→ **Extrait du document**:
▽

L'embryon, le foetus et l'enfant

Publié le par lenuki

Ne confondons pas l'embryon, le foetus et l'enfant
LE MONDE | 22.02.08 | 13h33

n foetus né sans vie peut désormais être déclaré à l'état civil quels que soient son poids et la durée de la grossesse, a jugé la Cour de cassation dans un arrêt rendu le 6 février. La justice se fait ainsi le relais de l'émotion des couples qui veulent faire reconnaître l'existence juridique de leur foetus mort-né.
La médecine de la reproduction, la médecine anténatale et l'échographie ont bouleversé le rapport qu'entretient la femme enceinte avec l'enfant qu'elle attend : aujourd'hui, la rencontre entre les futurs parents et le foetus se fait bien avant la naissance. Ce savoir nouveau sur celui qui vit en soi perturbe les repères traditionnels sur les notions de début et de fin de vie. Quand la grossesse s'achève par la mort précoce, les couples traversent l'épreuve douloureuse du deuil.
La circulaire du 30 novembre 2001 permet la déclaration à l'état civil d'un mort-né à partir de vingt-deux semaines d'aménorrhée (4 mois et demi de grossesse) ou dès lors que son poids est supérieur à 500 g : il s'agit du seuil de viabilité théorique défini par l'Organisation mondiale de la santé. Cette inscription sociale du "né sans vie" a incité à une plus grande reconnaissance de ces deuils si particuliers. Le couple qui perd son foetus à partir de ce terme peut, s'il le souhaite, au-delà de l'obligatoire déclaration à l'état civil, le prénommer, le faire inscrire sur le livret de famille, faire inhumer ou crématiser le corps, et la femme bénéficier de son congé maternité. Cette circulaire ne concerne pas les deuils de grossesses interrompues plus tôt.
Dans les maternités où il existe une unité de médecine anténatale, des psychiatres et des psychologues travaillent en équipe avec les obstétriciens et les sages-femmes pour accueillir les patientes enceintes confrontées au décès annoncé de leur foetus, à un terme précoce de la grossesse. Il s'agit, pour les femmes enceintes qui apprennent la malformation, la maladie ou la mort de l'enfant qu'elles portent en elles, de les amener à penser l'impensable : accepter la mort en soi, "se représenter l'irreprésentable" qu'est la mort, enfin mettre en place des rituels pour clore cette fin de vie en tentant de tracer, pour la suite, un parcours lisible face au flou douloureux de cette mort périnatale.

△

→ **Données fournies**:
▽

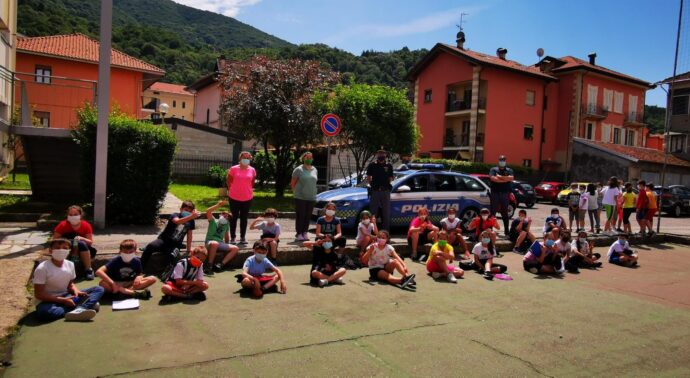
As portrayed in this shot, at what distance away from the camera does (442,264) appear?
28.4ft

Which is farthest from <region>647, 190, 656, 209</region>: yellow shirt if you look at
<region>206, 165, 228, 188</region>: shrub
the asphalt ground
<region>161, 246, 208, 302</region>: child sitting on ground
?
<region>206, 165, 228, 188</region>: shrub

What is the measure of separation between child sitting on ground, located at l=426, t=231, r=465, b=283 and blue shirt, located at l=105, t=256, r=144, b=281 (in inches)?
190

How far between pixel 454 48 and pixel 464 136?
6.92m

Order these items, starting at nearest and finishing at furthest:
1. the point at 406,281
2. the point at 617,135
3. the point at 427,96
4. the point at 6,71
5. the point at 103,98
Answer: the point at 406,281 → the point at 103,98 → the point at 6,71 → the point at 427,96 → the point at 617,135

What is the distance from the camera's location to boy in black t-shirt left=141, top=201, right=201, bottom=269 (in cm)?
753

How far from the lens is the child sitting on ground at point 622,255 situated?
11219 mm

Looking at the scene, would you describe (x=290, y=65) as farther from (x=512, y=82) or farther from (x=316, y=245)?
(x=512, y=82)

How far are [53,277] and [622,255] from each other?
11123 millimetres

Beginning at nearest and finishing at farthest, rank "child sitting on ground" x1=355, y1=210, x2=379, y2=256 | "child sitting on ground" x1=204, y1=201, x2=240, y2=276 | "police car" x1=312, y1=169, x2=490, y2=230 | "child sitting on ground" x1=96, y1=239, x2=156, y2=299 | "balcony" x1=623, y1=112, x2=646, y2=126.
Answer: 1. "child sitting on ground" x1=96, y1=239, x2=156, y2=299
2. "child sitting on ground" x1=204, y1=201, x2=240, y2=276
3. "child sitting on ground" x1=355, y1=210, x2=379, y2=256
4. "police car" x1=312, y1=169, x2=490, y2=230
5. "balcony" x1=623, y1=112, x2=646, y2=126

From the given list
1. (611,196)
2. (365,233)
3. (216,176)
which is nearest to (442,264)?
(365,233)

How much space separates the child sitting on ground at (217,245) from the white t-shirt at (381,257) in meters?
2.30

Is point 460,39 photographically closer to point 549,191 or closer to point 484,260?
point 549,191

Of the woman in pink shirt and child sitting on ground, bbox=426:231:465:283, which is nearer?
child sitting on ground, bbox=426:231:465:283

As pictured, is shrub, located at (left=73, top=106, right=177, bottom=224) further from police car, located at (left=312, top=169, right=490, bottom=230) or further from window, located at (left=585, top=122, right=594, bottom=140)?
window, located at (left=585, top=122, right=594, bottom=140)
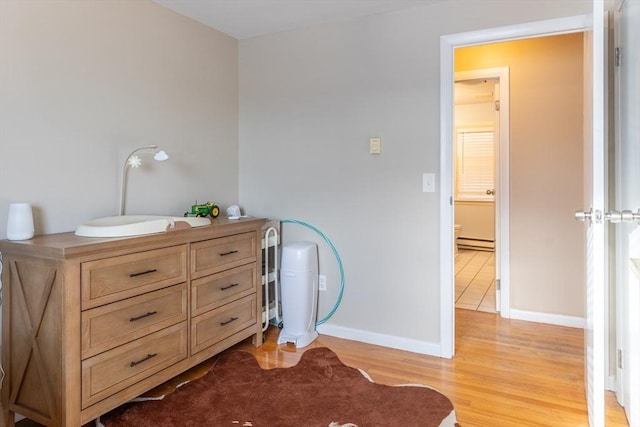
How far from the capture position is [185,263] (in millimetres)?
2184

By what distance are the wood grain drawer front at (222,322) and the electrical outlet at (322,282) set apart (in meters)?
0.55

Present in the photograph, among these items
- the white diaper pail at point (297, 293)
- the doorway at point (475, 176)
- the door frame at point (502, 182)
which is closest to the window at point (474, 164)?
the doorway at point (475, 176)

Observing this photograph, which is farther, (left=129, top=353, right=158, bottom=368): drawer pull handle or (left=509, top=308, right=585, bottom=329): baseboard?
(left=509, top=308, right=585, bottom=329): baseboard

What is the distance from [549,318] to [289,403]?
231 centimetres

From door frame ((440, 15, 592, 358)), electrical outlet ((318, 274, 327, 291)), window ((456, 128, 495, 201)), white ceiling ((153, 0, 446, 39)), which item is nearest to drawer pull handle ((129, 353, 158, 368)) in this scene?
electrical outlet ((318, 274, 327, 291))

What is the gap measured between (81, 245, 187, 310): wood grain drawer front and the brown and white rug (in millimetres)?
581

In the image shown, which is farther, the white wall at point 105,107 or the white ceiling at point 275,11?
the white ceiling at point 275,11

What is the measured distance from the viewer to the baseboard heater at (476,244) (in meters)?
6.61

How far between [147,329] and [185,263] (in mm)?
365

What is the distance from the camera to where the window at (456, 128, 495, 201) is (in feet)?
22.3

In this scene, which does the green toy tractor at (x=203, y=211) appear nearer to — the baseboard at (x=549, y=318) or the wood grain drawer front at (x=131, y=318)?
the wood grain drawer front at (x=131, y=318)

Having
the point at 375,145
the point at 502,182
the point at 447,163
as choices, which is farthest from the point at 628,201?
the point at 502,182

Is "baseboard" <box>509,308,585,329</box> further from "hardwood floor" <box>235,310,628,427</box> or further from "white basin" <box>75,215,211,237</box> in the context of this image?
"white basin" <box>75,215,211,237</box>

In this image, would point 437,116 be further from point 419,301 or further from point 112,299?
point 112,299
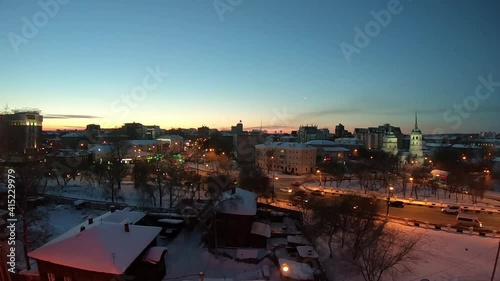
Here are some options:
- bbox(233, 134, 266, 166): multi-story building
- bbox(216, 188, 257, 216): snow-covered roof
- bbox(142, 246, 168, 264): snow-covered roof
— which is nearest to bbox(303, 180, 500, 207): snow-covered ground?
bbox(216, 188, 257, 216): snow-covered roof

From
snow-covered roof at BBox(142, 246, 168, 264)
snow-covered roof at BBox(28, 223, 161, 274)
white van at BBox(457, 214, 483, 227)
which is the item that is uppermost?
snow-covered roof at BBox(28, 223, 161, 274)

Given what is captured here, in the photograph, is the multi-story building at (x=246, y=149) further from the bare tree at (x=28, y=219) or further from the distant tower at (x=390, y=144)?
the bare tree at (x=28, y=219)

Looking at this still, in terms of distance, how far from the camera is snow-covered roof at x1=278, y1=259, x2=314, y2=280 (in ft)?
55.7

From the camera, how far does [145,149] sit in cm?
8538

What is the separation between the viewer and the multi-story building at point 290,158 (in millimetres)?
66375

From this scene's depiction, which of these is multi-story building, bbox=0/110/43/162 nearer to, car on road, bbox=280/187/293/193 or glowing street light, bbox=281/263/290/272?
car on road, bbox=280/187/293/193

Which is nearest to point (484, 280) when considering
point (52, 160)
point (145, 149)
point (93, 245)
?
point (93, 245)

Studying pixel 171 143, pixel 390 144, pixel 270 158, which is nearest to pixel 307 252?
pixel 270 158

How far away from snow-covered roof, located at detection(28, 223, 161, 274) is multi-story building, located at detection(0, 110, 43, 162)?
6499cm

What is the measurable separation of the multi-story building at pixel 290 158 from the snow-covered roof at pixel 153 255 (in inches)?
1938

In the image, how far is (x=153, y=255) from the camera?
1711cm

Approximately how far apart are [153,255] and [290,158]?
5328 cm

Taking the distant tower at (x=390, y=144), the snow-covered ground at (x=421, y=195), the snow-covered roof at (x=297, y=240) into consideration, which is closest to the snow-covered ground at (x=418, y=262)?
the snow-covered roof at (x=297, y=240)

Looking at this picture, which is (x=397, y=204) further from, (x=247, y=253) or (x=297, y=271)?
(x=297, y=271)
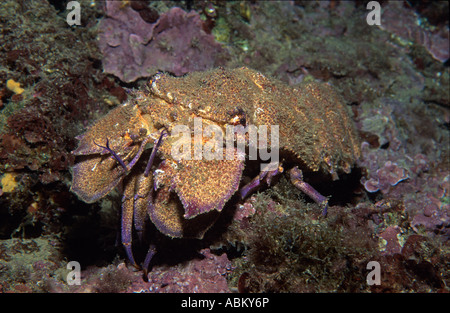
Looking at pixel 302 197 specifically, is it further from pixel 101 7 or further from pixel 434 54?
pixel 434 54

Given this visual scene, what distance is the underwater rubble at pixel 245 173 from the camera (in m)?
3.24

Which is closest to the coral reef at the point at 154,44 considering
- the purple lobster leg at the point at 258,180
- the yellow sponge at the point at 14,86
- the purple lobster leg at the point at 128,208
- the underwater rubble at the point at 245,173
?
the underwater rubble at the point at 245,173

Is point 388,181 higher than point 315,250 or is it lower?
higher

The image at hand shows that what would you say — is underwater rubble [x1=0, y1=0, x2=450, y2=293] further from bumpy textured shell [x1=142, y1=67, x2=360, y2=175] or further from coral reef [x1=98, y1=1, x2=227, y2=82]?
bumpy textured shell [x1=142, y1=67, x2=360, y2=175]

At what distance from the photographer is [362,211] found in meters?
3.95

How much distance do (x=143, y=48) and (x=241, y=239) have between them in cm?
449

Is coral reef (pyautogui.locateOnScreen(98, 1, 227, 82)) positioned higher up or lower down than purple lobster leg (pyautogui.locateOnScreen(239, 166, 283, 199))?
higher up

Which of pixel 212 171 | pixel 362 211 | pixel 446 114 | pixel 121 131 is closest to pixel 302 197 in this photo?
pixel 362 211

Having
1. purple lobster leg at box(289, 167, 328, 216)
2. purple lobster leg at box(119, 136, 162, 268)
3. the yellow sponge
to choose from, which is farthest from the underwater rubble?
purple lobster leg at box(119, 136, 162, 268)

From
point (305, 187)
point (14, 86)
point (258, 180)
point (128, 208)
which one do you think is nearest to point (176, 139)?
point (128, 208)

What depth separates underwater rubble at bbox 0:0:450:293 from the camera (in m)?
3.24

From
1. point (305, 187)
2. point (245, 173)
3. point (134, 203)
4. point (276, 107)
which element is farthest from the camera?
point (245, 173)

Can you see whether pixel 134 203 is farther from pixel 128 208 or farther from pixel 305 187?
pixel 305 187

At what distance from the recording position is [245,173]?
3984mm
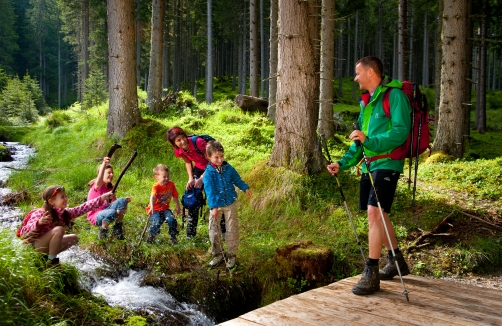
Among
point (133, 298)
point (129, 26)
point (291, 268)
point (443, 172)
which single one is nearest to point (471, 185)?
point (443, 172)

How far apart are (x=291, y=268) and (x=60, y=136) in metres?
13.8

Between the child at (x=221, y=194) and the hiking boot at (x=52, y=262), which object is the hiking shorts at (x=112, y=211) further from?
the hiking boot at (x=52, y=262)

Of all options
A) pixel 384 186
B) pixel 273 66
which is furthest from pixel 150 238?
pixel 273 66

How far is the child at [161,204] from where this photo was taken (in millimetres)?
6699

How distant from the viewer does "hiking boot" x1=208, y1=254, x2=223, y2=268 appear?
5996 mm

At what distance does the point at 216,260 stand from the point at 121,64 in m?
8.15

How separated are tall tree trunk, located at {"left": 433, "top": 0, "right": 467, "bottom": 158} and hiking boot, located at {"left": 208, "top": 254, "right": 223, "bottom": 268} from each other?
27.4 feet

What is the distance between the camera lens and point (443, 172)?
10000 millimetres

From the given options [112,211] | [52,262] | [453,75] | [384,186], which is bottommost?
[52,262]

△

→ **Travail demandé**:
1 > Selon l'extrait, au-delà de quel poids la circulaire du 30 novembre 2001 permet-elle de déclarer un mort-né à l'état civil ?
2 > D'après l'extrait, que peut faire, s'il le souhaite, le couple qui perd son fœtus à partir du terme fixé par la circulaire, en plus de la déclaration obligatoire à l'état civil ? Donnez toutes les possibilités citées.

→ **Réponses par tâche**:
1 > Au-delà de 500 g.

2 >
- Le prénommer
- Le faire inscrire sur le livret de famille
- Faire inhumer ou crématiser le corps
- Pour la femme, bénéficier de son congé maternité